For this you will need four pennies. Arrange the pennies so that the centers of all four are equidistant from each other.
Example:
(1) (2) (3) (4)
This will not work because penny 1 and penny 4 are farther apart than penny 1 and penny 2.
(In reply to
re(2): Pennies of Giza by Vishal Gupta)
When we come to triangle-shaped pyramids, I see no problem at all, Vishal. What I pointed at was the definition of pyramid, as follows:
A solid figure with a polygonal base and triangular faces that meet at a common point.
And, as our best images of pyramids I imagine to be the ones of Egypt, here's the description of those:
A massive monument of ancient Egypt having a rectangular base and four triangular faces culminating in a single apex, built over or around a crypt or tomb.

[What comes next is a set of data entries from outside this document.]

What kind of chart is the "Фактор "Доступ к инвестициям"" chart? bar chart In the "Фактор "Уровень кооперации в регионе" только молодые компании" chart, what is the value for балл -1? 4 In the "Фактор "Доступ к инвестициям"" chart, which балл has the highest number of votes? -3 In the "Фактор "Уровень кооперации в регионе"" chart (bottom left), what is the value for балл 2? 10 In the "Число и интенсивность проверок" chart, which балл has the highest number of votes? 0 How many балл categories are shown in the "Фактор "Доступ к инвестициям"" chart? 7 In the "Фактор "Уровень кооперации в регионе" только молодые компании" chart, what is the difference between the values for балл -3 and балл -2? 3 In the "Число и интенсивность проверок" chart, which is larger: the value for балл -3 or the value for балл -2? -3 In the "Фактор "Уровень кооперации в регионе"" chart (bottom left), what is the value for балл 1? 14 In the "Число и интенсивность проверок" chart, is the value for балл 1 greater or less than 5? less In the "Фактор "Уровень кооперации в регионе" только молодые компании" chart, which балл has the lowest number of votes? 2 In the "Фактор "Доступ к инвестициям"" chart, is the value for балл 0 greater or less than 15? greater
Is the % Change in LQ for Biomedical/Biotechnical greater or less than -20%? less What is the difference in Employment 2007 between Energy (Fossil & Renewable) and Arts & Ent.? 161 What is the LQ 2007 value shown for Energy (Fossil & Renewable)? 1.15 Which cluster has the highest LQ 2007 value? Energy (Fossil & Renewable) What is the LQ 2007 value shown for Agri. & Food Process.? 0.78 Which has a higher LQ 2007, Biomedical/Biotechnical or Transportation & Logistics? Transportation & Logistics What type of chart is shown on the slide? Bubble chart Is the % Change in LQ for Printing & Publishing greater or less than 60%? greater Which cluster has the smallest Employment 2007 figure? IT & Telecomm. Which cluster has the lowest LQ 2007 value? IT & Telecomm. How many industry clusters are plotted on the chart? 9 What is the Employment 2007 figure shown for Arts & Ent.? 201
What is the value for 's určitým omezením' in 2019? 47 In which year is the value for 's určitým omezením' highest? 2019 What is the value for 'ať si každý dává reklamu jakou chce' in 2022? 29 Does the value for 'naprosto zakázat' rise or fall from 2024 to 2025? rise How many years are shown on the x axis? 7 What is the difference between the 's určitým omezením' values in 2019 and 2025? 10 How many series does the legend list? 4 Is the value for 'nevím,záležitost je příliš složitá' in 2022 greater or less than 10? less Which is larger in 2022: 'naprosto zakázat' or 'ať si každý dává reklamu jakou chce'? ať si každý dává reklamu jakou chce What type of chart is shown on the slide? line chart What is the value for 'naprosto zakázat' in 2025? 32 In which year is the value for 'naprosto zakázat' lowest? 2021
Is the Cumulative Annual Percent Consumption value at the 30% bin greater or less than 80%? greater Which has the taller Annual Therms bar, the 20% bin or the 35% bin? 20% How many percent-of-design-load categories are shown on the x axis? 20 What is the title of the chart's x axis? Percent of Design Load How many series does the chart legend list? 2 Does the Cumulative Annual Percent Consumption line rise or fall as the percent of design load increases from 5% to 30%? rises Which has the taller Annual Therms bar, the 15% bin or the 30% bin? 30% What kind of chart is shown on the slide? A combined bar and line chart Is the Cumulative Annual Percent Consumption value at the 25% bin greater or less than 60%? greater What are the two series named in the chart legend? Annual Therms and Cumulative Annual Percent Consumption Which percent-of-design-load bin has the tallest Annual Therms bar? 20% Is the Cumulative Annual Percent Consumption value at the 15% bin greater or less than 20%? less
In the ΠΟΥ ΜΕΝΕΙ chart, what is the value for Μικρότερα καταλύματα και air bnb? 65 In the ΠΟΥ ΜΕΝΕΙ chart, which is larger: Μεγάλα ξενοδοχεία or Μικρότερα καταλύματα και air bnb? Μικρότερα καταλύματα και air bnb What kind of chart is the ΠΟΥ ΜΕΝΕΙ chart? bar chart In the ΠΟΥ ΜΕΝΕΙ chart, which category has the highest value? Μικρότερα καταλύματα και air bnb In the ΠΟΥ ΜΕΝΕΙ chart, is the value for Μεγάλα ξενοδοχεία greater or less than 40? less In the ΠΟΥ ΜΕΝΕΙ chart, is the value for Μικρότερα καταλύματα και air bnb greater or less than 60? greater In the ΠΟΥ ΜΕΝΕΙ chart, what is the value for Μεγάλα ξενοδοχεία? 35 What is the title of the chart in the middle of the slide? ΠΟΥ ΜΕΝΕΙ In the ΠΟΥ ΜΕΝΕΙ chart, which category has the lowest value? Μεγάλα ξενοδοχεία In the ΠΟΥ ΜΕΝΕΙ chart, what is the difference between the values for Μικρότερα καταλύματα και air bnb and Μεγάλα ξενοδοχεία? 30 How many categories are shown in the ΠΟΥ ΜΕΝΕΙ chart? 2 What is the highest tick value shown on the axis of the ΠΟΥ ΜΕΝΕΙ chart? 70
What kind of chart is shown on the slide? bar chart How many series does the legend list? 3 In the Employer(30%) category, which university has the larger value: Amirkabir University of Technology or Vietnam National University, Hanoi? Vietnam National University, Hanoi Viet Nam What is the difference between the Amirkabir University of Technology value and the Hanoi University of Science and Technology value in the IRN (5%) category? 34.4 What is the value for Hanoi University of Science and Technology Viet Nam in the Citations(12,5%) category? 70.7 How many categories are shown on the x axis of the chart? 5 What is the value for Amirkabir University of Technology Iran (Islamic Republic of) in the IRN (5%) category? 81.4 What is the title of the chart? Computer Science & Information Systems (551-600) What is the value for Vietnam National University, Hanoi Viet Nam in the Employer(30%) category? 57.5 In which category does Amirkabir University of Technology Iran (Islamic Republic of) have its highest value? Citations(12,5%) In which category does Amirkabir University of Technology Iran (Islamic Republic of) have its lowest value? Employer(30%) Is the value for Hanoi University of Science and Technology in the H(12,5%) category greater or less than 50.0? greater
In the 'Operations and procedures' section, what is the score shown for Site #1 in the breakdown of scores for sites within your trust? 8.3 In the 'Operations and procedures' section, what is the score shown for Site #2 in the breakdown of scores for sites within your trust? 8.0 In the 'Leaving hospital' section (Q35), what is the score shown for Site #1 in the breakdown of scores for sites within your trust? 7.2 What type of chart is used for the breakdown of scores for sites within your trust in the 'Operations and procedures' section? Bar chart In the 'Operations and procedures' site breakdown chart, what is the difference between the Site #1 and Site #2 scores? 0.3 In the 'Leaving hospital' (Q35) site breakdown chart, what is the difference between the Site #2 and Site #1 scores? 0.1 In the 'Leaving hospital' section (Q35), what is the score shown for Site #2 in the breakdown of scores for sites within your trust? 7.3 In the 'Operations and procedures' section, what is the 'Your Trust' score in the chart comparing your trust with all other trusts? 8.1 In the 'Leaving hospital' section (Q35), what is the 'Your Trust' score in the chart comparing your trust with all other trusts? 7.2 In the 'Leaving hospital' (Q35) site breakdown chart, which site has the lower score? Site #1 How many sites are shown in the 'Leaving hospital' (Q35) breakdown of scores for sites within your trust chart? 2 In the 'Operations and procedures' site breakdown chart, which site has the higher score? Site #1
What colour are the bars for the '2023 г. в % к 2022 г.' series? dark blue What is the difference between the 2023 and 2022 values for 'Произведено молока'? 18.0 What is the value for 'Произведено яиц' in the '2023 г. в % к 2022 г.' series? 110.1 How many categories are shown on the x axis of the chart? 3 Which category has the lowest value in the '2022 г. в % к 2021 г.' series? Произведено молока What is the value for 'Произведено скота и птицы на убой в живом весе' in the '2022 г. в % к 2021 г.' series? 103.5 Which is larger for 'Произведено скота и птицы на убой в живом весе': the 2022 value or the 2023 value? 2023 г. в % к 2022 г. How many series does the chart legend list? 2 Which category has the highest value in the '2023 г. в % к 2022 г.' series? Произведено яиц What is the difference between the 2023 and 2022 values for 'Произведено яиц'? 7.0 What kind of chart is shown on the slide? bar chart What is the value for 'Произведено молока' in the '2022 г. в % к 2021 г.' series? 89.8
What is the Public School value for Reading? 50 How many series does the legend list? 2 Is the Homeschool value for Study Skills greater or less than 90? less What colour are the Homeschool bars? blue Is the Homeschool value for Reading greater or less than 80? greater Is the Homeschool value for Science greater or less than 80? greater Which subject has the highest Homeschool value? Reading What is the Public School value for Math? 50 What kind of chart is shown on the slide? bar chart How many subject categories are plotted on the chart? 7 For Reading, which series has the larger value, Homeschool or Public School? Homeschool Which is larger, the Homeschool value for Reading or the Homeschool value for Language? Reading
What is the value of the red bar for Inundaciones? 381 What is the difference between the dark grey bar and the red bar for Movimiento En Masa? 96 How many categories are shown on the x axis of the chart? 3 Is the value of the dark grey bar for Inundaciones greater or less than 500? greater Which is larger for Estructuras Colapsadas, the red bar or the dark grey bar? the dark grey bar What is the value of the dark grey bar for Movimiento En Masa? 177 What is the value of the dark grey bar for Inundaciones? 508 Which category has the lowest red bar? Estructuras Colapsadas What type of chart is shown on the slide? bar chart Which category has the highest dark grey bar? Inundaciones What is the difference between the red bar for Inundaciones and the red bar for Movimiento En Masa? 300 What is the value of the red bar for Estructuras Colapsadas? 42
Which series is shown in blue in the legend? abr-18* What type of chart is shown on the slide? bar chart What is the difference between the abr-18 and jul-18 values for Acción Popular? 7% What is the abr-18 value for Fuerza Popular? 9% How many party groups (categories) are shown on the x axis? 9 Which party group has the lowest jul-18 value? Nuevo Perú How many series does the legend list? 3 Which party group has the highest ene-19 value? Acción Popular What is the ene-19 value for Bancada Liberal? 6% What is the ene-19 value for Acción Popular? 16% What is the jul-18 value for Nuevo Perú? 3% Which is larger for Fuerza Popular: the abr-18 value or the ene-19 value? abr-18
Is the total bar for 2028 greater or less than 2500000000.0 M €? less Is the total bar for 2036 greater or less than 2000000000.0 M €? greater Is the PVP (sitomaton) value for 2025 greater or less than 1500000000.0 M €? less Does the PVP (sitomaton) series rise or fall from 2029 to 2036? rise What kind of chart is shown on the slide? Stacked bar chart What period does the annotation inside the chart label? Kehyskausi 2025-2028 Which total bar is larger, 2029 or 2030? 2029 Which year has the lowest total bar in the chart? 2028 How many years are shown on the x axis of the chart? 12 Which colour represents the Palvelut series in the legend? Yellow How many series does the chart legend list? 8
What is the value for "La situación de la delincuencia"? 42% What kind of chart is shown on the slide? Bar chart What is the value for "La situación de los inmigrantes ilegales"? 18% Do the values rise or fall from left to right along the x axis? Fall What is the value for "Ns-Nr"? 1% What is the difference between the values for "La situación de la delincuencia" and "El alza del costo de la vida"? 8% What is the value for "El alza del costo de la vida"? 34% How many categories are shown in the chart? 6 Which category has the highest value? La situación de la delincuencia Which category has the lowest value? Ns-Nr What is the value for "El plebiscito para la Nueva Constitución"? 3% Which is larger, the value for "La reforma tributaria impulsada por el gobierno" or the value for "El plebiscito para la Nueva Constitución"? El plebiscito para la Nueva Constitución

So, as you see, the vocabule "pyramid" may mean a polyhydron with four vertices and faces, but not necessarily (and not commonly as well). As this word was potentially misleading to me, I thought it might have been the same to others and decided to give the polyhedron its rightful name to fit the problem's solving (in this stance, a tetrahedron). Like I said, all was probably a matter of speech, but in a hurry I might have mistaken Jyqm's idea.
Now that I think of it, it's not as important, other than giving the polyhedron Jyqm described its rightful name.